▶ **WHAT IS REQUIRED**
In the material, rewrite the part that opens with the line containing "Given what is" and runs through the end, renaming "laptop key" as "keyboard key" and leaving everything else unchanged.

▶ **STORED DATA**
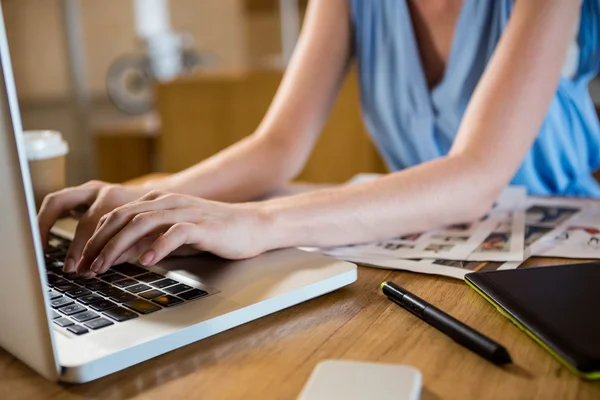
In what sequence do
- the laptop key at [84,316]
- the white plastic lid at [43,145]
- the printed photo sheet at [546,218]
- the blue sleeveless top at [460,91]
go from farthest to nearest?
the blue sleeveless top at [460,91]
the white plastic lid at [43,145]
the printed photo sheet at [546,218]
the laptop key at [84,316]

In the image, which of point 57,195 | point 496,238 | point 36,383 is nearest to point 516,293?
point 496,238

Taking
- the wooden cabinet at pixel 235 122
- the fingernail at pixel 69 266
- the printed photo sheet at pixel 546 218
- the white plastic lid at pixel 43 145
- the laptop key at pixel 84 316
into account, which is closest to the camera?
the laptop key at pixel 84 316

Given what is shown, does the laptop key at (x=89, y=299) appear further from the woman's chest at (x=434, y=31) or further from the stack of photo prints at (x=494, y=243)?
the woman's chest at (x=434, y=31)

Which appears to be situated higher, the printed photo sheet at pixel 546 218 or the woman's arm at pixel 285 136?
the woman's arm at pixel 285 136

▶ **RESPONSE BELOW**
Given what is shown, does the keyboard key at (x=89, y=299) appear further from the woman's chest at (x=434, y=31) or further from the stack of photo prints at (x=494, y=243)?
the woman's chest at (x=434, y=31)

Which appears to be situated higher, the printed photo sheet at pixel 546 218 or the woman's arm at pixel 285 136?
the woman's arm at pixel 285 136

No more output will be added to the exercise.